This is rather romantically obscure: On June 18, 1829, a stranger arrived on the American side of Niagara Falls and took a room at a local hotel. His name was Francis Abbott, and after viewing the falls he declared himself so enchanted that he extended his stay from a few days to a week, and then to a month. Eventually he took up residence in an old cottage on Goat Island, where he lived alone contemplating the falls for some 20 months. Occasionally he could be seen walking precariously along a single beam of timber that projected over the flood at the Terrapin Bridge. On June 10, 1831, he disappeared while bathing in the water, and on June 21 his body was discovered downstream at Fort Niagara.
Abbott had shunned society increasingly, but the villagers who had interacted with him could assemble a picture. He was an English gentleman of a finished education, skilled in music and drawing, and had visited Egypt, Palestine, Turkey, Greece, Italy, Spain, Portugal, and France. He wrote in Latin but destroyed his compositions. When the villagers investigated his hut they found his dog at the door and his cat on the bed; his guitar, his violin, flutes, and music books were scattered about, but his portfolio and the leaves of a large book were blank.

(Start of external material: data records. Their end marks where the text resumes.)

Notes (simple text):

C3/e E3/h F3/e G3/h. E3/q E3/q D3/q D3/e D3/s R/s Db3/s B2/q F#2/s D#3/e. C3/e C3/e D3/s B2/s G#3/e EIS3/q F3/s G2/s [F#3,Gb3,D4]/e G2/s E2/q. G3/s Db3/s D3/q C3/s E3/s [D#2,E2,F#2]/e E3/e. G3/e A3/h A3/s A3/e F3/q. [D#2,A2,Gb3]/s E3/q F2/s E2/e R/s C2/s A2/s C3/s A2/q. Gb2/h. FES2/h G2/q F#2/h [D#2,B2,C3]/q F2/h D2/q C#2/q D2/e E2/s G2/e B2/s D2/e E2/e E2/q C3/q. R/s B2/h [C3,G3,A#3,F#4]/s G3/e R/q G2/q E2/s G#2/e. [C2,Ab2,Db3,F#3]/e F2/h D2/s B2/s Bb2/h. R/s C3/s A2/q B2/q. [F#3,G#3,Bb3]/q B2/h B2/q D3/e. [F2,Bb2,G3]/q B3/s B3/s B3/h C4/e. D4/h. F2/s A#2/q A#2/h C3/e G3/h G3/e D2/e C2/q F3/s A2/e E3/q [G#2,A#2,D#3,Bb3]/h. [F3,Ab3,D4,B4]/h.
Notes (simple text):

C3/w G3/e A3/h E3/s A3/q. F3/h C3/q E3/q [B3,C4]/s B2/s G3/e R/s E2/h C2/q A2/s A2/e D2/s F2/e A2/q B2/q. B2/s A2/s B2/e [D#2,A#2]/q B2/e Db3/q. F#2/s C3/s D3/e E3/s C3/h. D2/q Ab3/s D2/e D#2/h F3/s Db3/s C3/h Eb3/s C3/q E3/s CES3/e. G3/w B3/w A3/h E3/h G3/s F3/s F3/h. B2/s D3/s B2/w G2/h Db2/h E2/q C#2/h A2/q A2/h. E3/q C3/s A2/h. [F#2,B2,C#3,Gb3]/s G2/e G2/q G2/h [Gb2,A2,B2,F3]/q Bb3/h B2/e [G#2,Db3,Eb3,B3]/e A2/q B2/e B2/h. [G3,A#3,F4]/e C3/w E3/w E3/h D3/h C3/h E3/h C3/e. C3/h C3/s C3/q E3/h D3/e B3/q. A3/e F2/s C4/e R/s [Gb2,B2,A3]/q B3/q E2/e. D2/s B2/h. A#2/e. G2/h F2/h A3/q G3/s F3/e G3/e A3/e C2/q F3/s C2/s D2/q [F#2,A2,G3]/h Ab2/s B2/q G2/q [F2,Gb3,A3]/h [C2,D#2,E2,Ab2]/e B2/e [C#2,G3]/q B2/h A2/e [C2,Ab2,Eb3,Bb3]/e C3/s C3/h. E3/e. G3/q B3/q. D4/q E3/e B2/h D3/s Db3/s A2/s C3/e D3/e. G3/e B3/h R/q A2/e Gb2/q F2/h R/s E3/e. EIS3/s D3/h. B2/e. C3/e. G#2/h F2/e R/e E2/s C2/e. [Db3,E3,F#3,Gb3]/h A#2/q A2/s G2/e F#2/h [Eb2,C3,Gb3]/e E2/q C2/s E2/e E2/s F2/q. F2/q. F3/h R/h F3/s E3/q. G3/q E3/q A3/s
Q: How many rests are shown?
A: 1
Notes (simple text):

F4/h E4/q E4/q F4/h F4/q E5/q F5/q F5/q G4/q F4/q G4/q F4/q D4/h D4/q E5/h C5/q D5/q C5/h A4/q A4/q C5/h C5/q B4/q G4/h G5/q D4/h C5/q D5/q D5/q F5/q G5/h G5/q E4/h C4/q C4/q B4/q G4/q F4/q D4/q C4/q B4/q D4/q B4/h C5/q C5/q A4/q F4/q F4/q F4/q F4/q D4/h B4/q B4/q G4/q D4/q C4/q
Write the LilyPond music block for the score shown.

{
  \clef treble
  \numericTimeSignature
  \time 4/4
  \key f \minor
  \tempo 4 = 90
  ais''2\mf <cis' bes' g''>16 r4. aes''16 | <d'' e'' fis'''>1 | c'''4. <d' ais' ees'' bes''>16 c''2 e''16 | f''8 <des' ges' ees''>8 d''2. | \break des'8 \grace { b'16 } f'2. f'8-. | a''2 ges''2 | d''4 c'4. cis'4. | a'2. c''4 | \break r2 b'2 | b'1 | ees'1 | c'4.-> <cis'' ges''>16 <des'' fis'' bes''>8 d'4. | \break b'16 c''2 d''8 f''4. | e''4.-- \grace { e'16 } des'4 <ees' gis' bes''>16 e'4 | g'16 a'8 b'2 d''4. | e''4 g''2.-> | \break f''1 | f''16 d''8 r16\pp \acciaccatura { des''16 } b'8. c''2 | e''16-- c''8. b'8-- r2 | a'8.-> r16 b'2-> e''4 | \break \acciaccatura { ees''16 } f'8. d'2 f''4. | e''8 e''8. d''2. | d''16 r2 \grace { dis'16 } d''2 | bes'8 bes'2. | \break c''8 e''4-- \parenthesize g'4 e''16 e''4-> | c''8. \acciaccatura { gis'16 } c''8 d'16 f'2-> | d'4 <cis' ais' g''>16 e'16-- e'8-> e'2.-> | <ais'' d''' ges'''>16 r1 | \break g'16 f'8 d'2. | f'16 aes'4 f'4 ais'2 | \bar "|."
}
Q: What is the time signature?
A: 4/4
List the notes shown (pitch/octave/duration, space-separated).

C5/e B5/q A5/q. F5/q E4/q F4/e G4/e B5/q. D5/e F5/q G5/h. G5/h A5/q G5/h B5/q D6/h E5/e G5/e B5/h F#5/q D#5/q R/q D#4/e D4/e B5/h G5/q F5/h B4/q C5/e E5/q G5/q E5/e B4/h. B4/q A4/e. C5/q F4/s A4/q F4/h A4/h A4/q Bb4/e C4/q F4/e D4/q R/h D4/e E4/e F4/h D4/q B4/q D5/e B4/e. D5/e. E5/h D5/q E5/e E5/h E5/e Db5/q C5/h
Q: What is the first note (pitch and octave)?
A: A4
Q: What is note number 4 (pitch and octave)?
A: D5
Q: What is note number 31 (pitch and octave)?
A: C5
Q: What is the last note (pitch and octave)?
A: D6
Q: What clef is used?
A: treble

“What, it will be asked, could have broken up and destroyed such a mind as Francis Abbott’s?” asked the New York Mirror. “What could have driven him from the society he was so well qualified to adorn — and what transform him, noble in person and in intellect, into an isolated anchorite, shunning the association of his fellow-men? The history of his misfortunes is not known, and the cause of his unhappiness and seclusion will, undoubtedly, to us be ever a mystery.”